表示調整
閉じる
挿絵表示切替ボタン
▼配色
▼行間
▼文字サイズ
▼メニューバー
×閉じる

ブックマークに追加しました

設定
0/400
設定を保存しました
エラーが発生しました
※文字以内
ブックマークを解除しました。

エラーが発生しました。

エラーの原因がわからない場合はヘルプセンターをご確認ください。

ブックマーク機能を使うにはログインしてください。
遺物管理局捜査官日誌  作者: 黒ノ寝子
第五章 アリスと黒猫
82/373

10 子守猫との出会い


 楽譜を写しながら何をどう話すか考えたが、ある程度オレの背景も話さないと説明しづらいことに気づいた。


「……まず、オレとワトスンのことから話さないと、疑問に思うだろうから、そっちから話す。アリス事件に直接関係ない話だが、オレがアリス事件に関わることになった原因でもあるからな。

 この世界は広大だが、転送装置があれば遠方に一瞬で移動できる。だが、転送装置で行ける場所の方が圧倒的に少ない。転送装置が設置されていない場所だと、何日どころか、何月もかかったりする。転送装置で一瞬で行ける場所でも、歩いて行くと二月くらいかかったりするんだ。

 オレの祖父さんは、そういう感覚を実体験で知らないと視野の狭い成人になると言って、子どものオレを連れて転送装置を使わない旅行に出かけることがよくあった。

 祖父さんは、世界研究家とか旅行家とか冒険家とか適当に名乗っていたが、どれも芸名というか公称を使っての活動だ。職務は旧世界管理局所属の捜査官だった。

 姉御のように遺跡調査に行くのが専門だったから、ジェフ博士と付き合いが長い。捜査官として警備局からの正式要請に応じることも多かったし、警備局長の個人的な協力者でもあった。

 オレが生まれた頃には半分引退していて、孫どころか浮いた話すらない、じじいとばばあに孫自慢をしていたらしい。あの二人は、お前の孫は自分の孫とか言ってしまえる人たちなので、オレはじじいとばばあがたくさんいる環境に少しは疑問を感じつつも、そういうものだと思って流していた。それで、あるとき祖父さんと旅行に行って、事故にあった」


「事故ですか?事件では無く?」


「オレがいちいち事件に首突っ込むかのような言い方をするな。だが、事件性皆無とも言えない。何かを調査か捜索しているように見える集団を発見して、気づかれる前に森の中に隠れたんだ。世界研究局の調査だったかもしれないが、祖父さんは、あれは<知識の蛇>だと見分けたのかもしれない。祖父さんも奴らと付き合い長いし、恨まれまくっているからな。
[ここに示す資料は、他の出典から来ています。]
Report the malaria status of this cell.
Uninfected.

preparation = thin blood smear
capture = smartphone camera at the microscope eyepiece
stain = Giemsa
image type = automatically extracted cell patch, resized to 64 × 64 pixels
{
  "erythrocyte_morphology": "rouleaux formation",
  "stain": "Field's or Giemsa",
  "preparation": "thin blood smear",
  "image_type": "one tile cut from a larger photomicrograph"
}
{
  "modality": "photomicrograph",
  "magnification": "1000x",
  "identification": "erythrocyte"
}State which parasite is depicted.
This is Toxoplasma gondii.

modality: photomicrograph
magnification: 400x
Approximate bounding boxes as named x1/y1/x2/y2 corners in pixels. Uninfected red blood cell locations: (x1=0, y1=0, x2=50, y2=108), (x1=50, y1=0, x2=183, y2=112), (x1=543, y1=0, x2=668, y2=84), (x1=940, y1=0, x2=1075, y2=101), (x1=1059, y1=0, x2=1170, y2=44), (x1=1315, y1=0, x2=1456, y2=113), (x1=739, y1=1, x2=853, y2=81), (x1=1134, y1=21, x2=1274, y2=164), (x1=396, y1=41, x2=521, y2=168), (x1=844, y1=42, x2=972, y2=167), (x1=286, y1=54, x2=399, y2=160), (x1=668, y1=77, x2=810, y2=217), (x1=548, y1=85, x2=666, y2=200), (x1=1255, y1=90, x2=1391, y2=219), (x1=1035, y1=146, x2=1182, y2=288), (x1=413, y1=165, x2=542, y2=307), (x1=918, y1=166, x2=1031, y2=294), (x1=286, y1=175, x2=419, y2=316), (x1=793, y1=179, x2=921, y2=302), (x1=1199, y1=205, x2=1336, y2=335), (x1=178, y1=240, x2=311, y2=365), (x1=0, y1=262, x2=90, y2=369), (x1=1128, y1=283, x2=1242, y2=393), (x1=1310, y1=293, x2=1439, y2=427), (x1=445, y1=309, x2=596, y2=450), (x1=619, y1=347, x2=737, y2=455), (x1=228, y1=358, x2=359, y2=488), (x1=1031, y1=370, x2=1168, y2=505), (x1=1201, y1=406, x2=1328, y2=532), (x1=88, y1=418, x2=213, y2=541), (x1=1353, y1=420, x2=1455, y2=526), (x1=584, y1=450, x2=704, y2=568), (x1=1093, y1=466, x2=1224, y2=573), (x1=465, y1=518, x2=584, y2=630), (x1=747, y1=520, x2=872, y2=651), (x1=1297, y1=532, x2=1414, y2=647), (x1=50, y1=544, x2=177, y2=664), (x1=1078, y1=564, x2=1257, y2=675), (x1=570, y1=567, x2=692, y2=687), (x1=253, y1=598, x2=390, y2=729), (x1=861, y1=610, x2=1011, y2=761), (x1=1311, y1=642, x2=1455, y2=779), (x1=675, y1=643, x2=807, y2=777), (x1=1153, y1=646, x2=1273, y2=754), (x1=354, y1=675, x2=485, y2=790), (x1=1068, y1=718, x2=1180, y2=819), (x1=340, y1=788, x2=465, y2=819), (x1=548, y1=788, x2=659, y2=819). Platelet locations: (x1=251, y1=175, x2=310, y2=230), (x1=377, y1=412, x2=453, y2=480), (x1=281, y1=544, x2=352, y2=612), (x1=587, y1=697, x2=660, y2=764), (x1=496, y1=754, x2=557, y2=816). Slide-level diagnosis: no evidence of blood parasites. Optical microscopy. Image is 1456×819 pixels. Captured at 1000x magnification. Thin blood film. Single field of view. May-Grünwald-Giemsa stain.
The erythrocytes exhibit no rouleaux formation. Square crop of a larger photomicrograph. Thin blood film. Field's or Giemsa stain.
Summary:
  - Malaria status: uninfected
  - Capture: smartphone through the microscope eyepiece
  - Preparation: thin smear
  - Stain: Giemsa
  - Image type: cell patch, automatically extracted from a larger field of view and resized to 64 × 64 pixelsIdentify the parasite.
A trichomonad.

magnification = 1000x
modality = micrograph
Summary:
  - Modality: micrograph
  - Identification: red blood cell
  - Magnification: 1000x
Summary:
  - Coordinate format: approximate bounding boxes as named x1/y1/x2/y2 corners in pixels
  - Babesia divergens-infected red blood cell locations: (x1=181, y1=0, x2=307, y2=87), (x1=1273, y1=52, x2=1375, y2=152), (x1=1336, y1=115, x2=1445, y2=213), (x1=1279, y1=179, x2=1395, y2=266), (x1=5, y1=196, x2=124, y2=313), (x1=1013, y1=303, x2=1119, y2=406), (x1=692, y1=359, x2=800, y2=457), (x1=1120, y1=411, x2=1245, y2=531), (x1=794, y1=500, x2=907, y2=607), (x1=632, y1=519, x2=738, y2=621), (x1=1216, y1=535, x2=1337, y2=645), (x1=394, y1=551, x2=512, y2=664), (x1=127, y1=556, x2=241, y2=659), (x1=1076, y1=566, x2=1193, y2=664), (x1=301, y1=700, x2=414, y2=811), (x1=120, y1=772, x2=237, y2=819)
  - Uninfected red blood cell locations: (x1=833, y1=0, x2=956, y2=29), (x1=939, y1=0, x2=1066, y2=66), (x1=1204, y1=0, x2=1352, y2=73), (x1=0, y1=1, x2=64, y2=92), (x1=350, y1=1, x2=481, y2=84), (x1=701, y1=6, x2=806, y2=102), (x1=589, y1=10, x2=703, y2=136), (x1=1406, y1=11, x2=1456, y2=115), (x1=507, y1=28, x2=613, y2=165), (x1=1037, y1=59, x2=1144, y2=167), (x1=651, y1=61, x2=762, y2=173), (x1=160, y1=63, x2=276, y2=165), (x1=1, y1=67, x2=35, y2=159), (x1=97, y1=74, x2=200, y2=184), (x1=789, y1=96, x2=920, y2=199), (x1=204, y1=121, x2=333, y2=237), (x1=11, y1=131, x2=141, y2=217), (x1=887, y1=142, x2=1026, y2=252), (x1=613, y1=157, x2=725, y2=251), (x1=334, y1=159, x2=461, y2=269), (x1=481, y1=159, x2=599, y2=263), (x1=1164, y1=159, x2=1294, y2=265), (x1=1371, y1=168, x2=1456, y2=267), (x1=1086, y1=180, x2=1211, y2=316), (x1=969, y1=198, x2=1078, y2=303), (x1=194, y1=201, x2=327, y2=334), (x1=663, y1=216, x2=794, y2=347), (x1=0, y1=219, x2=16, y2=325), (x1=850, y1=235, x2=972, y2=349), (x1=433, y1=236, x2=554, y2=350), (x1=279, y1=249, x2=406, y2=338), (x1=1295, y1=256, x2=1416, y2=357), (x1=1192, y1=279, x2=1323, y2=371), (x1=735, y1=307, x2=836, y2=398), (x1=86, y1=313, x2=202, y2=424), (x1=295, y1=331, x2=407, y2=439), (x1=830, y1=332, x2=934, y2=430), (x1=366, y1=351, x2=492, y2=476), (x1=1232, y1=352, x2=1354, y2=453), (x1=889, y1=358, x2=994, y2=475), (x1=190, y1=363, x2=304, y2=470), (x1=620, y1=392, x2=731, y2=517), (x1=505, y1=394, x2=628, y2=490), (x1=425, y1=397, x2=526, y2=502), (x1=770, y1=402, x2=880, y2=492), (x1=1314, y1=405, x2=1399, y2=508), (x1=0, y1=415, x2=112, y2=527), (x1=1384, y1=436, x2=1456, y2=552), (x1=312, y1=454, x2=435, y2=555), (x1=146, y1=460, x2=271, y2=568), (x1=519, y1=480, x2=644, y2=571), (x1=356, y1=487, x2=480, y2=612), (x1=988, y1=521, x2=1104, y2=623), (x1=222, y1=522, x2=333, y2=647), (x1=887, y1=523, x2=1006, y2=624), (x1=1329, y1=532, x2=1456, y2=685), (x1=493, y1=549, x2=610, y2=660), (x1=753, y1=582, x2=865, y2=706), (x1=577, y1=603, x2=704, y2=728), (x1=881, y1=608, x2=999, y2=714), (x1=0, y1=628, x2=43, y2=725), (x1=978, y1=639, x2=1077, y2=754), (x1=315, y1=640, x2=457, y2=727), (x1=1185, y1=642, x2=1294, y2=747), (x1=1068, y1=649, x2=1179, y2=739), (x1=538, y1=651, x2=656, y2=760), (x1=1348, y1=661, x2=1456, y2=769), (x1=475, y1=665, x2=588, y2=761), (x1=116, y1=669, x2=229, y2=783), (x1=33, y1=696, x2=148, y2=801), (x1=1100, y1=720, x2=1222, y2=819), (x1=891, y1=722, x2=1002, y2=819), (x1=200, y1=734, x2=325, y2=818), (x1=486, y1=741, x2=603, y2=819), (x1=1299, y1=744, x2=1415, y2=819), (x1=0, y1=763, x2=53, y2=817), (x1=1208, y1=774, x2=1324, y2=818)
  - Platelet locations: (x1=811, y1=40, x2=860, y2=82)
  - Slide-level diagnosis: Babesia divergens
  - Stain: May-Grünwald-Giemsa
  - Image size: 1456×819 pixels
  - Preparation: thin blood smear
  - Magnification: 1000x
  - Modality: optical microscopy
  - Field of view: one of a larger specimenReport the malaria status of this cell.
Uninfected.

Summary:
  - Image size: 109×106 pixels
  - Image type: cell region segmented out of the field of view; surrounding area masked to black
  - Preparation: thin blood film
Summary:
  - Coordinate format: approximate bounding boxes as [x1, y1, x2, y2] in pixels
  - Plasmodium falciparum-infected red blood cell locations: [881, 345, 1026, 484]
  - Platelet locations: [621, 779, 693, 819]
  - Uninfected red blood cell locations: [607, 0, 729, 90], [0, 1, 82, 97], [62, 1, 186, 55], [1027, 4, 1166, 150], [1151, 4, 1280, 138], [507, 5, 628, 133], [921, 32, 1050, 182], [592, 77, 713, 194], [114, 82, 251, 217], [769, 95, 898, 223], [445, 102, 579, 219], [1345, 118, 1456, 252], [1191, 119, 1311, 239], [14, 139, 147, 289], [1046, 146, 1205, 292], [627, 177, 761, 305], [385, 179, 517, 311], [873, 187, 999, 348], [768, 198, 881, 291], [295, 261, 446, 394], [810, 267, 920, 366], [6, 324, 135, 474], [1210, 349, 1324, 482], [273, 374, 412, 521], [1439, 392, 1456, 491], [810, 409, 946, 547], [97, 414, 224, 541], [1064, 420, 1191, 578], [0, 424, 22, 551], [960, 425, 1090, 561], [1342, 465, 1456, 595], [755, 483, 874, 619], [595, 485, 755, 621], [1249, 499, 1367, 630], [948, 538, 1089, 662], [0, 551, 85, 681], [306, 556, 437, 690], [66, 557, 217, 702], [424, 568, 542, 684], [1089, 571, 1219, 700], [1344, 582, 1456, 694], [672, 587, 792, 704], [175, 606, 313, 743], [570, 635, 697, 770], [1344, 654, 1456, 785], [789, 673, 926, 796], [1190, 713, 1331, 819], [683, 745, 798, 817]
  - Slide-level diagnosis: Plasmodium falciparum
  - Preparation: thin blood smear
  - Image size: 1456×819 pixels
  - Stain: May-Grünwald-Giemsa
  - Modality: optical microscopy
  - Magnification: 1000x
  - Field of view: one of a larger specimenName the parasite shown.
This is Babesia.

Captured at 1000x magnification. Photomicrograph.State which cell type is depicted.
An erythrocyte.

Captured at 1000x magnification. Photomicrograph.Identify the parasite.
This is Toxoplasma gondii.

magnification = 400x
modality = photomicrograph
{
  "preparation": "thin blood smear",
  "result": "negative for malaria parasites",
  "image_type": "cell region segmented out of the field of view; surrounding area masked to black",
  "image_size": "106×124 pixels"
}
 当時のオレには変な人たちに絡まれたら嫌だから隠れると言って、ついでに森の散策しようと森の奥に入って行ったんだが、オレは突然開いた穴に落ちた」


 立体映像の尻尾を揺らしながら、オレの話を聞いていたワトスンがにゃあと鳴いた。


「あの……そういう、自分の身の安全すら想定外なことをするのは、やめてもらえますか」


「自分でも把握していないからこその想定外だろ。対応可能だったら想定外とは言わないし、あれは経験値高い祖父さんでも対応不能だった。祖父さんが自己弁護じゃないぞ、本当だぞ、遺跡のせいだと念押しした」


「自己弁護とか言っているあたり、自覚が多大にあると思いますが、遺跡だったのですか?」


「未発見の旧世界遺跡だった。祖父さんの相棒のAIは、捜索系の技能を持っているし、祖父さんが旅行して回っているのは、未発見遺跡の調査のためという名目で職務扱いにもなっていた。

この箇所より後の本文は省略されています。